提供的信息 —
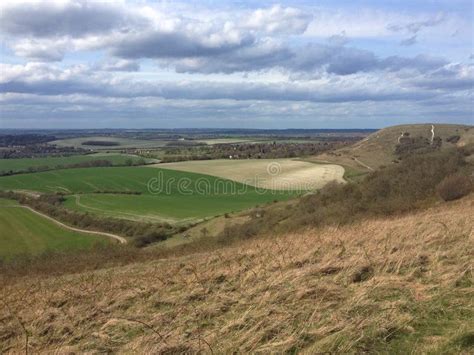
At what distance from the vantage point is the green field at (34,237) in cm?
4403

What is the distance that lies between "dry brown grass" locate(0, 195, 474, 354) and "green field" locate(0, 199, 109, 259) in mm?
35296

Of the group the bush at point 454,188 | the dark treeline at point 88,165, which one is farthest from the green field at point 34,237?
the dark treeline at point 88,165

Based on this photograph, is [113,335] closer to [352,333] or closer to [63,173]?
[352,333]

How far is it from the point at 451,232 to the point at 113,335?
23.4 ft

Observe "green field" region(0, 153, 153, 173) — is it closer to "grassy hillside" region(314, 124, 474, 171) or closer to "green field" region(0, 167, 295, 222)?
"green field" region(0, 167, 295, 222)

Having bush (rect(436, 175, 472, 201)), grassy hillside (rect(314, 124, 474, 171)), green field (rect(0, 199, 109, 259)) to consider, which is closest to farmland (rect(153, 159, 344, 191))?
grassy hillside (rect(314, 124, 474, 171))

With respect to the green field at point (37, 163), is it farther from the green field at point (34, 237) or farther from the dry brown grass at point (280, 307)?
the dry brown grass at point (280, 307)

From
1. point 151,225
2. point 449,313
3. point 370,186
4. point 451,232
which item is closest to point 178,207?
point 151,225

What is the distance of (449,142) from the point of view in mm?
89500

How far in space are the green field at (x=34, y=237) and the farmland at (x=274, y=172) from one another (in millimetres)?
30817

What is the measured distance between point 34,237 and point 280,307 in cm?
4996

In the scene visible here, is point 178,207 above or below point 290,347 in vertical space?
below

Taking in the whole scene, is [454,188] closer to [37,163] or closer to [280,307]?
[280,307]

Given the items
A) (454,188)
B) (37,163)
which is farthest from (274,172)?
(37,163)
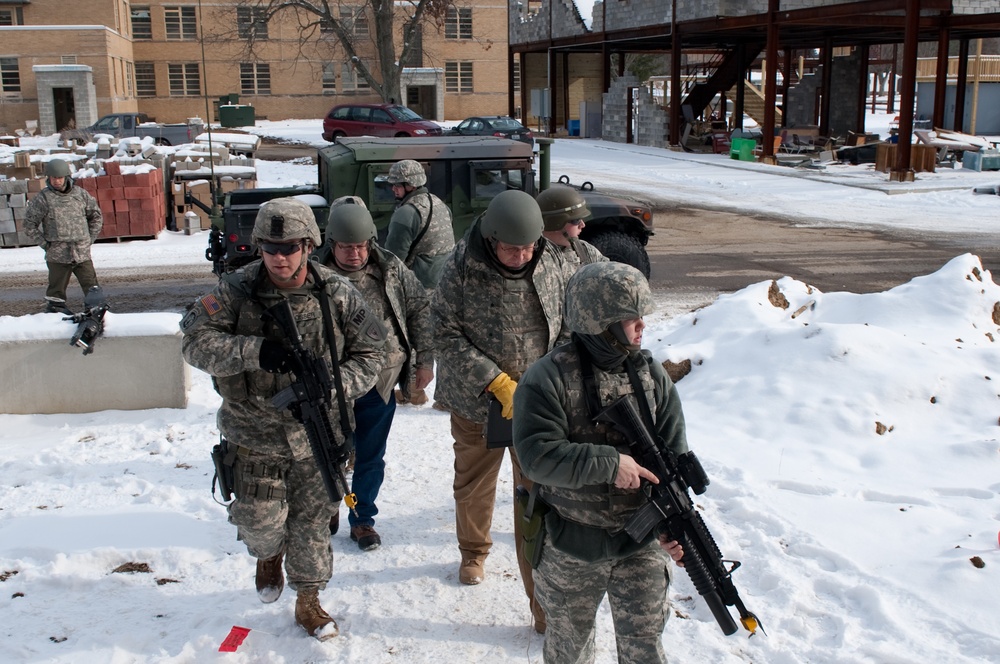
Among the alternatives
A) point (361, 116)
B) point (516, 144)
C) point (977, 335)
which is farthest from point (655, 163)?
point (977, 335)

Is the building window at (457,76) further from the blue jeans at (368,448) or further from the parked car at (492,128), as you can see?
the blue jeans at (368,448)

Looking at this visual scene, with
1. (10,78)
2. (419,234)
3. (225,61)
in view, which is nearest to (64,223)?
(419,234)

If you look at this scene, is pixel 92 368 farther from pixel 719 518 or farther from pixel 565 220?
pixel 719 518

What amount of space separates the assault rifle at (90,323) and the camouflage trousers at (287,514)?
10.4 feet

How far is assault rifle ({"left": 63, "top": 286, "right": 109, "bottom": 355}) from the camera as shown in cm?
631

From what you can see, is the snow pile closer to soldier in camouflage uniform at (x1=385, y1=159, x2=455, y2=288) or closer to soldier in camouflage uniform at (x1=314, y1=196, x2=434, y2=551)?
soldier in camouflage uniform at (x1=314, y1=196, x2=434, y2=551)

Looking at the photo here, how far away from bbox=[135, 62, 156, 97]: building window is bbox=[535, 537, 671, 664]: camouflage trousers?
54700mm

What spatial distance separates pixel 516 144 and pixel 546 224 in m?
4.69

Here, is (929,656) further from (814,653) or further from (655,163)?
(655,163)

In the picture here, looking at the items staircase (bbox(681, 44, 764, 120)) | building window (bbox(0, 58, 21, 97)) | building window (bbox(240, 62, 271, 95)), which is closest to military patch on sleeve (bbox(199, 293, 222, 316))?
staircase (bbox(681, 44, 764, 120))

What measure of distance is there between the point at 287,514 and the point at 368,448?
95cm

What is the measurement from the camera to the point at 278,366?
3381 millimetres

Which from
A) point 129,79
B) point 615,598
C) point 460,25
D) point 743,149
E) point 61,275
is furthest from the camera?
point 460,25

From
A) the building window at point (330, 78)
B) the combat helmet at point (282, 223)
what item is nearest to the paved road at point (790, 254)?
the combat helmet at point (282, 223)
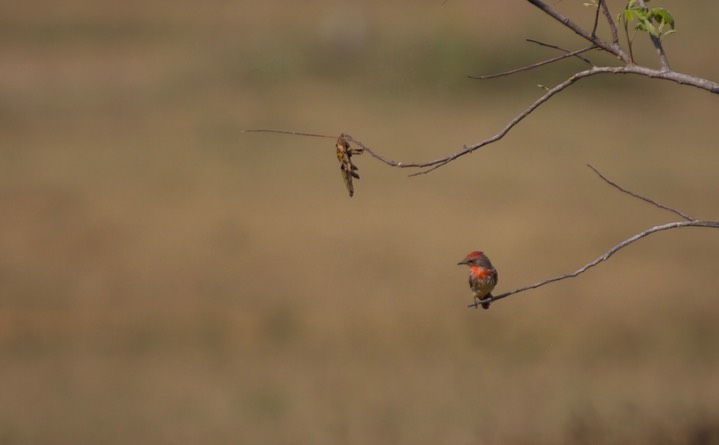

练习要求 — 找出上面各行中含有单词“further”的每一行，并把这些行一字不改地抄下来。

完整回答 —
Is the building window at (457,76) further from the blue jeans at (368,448) or further from the parked car at (492,128), as you can see?
Here, is (929,656) further from (814,653) or further from (655,163)?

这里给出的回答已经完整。